The pain of spiritual liberty

3024663674_21f73c1864A friend, the brilliant Dr. Brian Moore, commented over at Eclectic Orthodoxy:

“There is not enough attention to the philosophical and theological importance of unhappiness.”

I’ve been inclining to similar thoughts for months. As a believer in God’s undiminishing beatitude, how am I to articulate a theology of ‘unhappiness’ as ever being a proper participation in God’s life? I have an idea of where an answer might lie, but I was curious, so I asked Brian to elaborate. He did, and his response is one of the best things I’ve read in a while.

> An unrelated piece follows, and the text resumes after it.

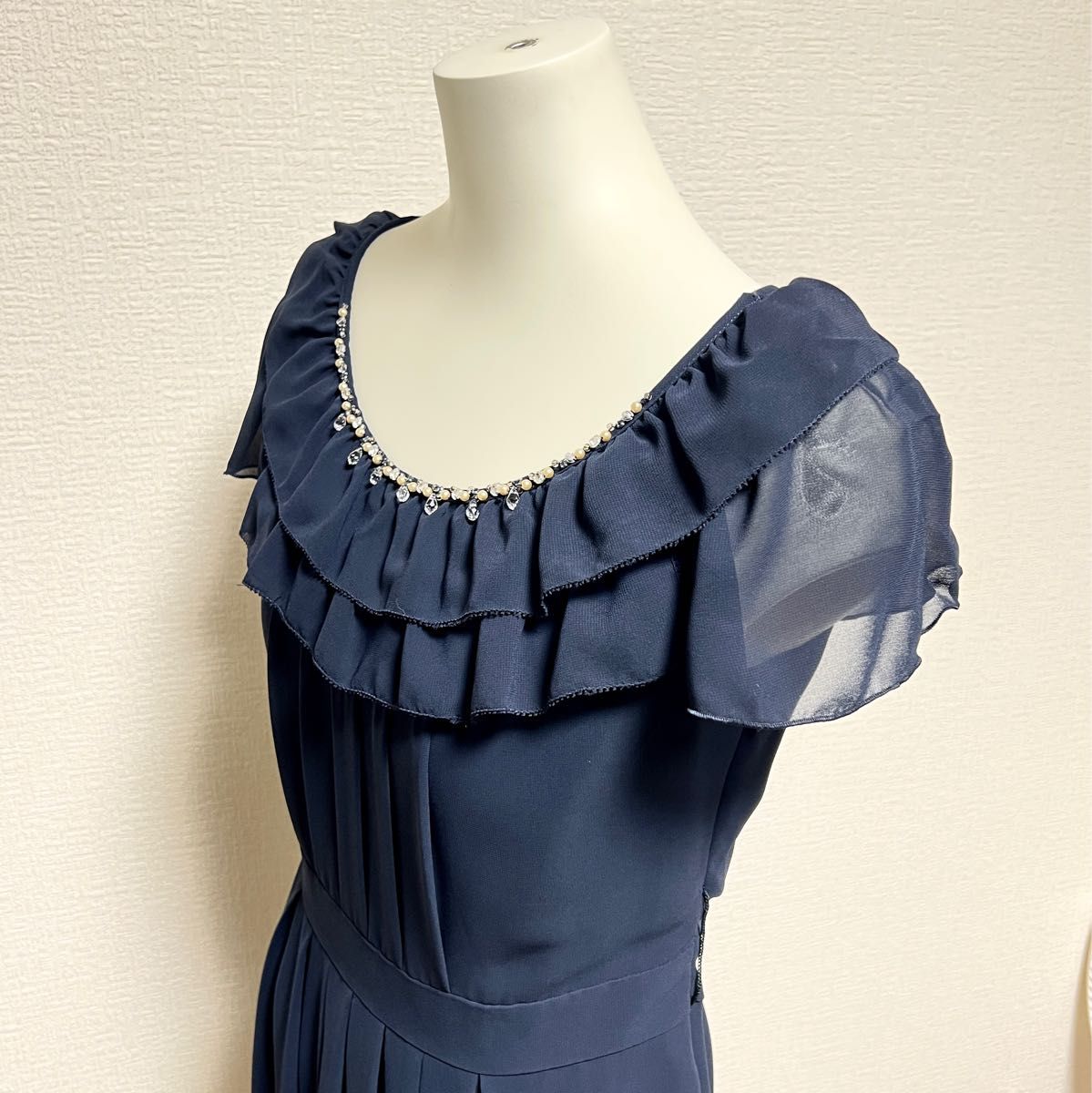 美品 プライドグライド ワンピース サイズ36 ビジュー 結婚式 パーティ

Charles Williams had a favorite dictum, “This is Thou, Neither is this Thou.” Unhappiness is the whole person which is desire…trapped in anguish, incomplete, finite; in heightened states, a kind of terror before the suffocating limitations of the finite, resistance to the closure of ideology, the vulgarization of nature into banal truisms and cheap cleverness utilized to create desire for false goods or inordinate desire for lesser ones. Unhappiness can be a protest and refusal against the society of Nietzsche’s “last men.” It is the freedom of the soul that prefers the pain of spiritual liberty to the slothful contentment of a “success” that is merely a form of cowardice, resignation to the prescribed limits of a “trousered ape,” the wisdom of a mere “shrewd animal.” In some ways unhappiness can be akin to holy poverty, a marginalization engendered by a search for integrity and the holy. Unhappiness is an enduring awareness of transcendence as intrinsically necessary for human life.

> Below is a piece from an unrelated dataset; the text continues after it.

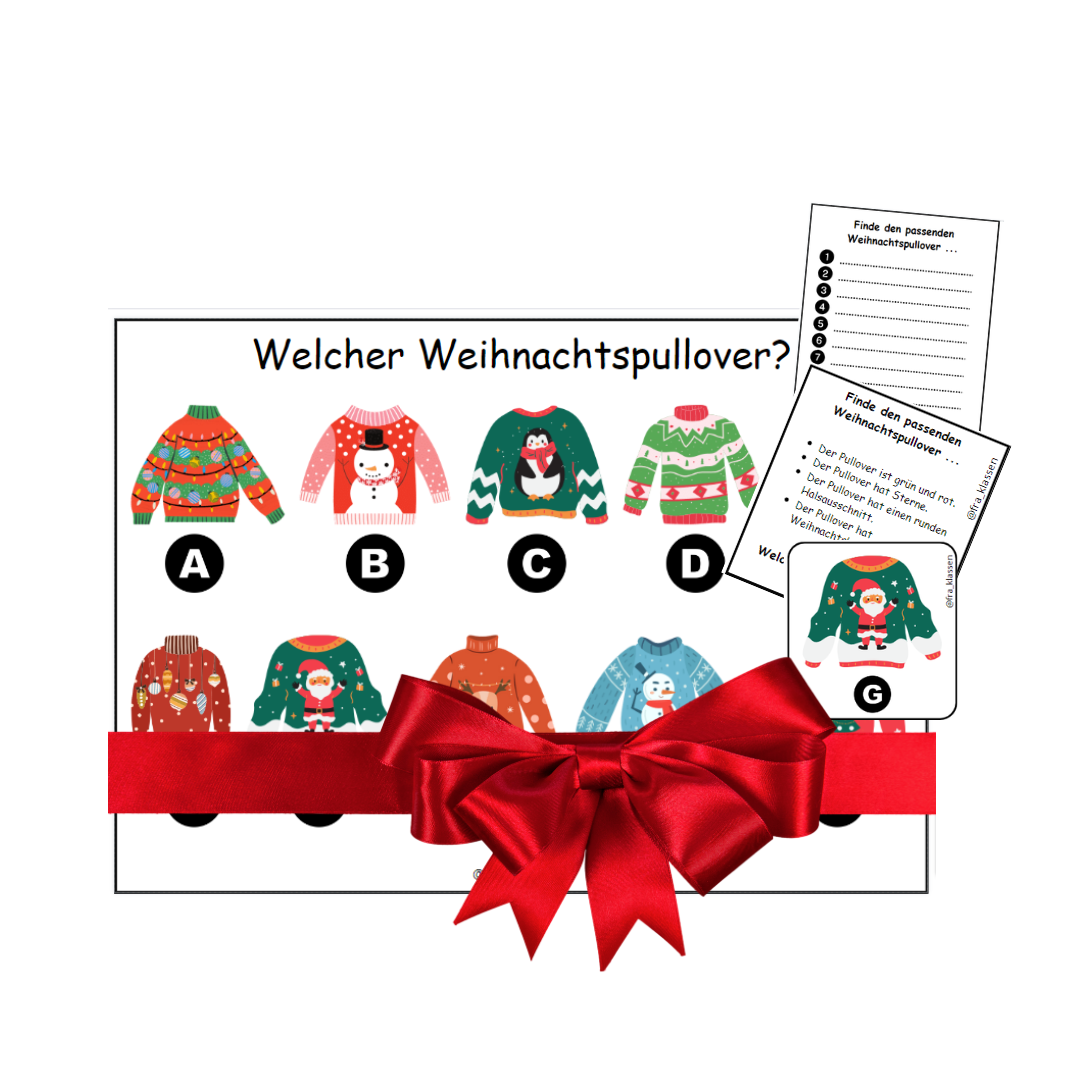 Welcher Weihnachtspullover?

Though it is not a simple moral equation. Unhappiness can also be whining and solipsistic protest against the real, the despairing egotism that wants to retreat into a lonely independence because lost in ingratitude, refusing the gift of being, unable to grow into the courteous receptivity that allows a gift to be given. Theologically, unhappiness can be both of Christ or anti-Christ, just as happiness may be either profound, mysterious, dynamically open with child-like wonder or it can be a shallow, emotive condition indifferent to virtue, a kind of blissful living death, what Glaucon called a “city of pigs” in the Republic, but also the “fevered city” he prefers, though the latter is equally sick as Socrates understands.”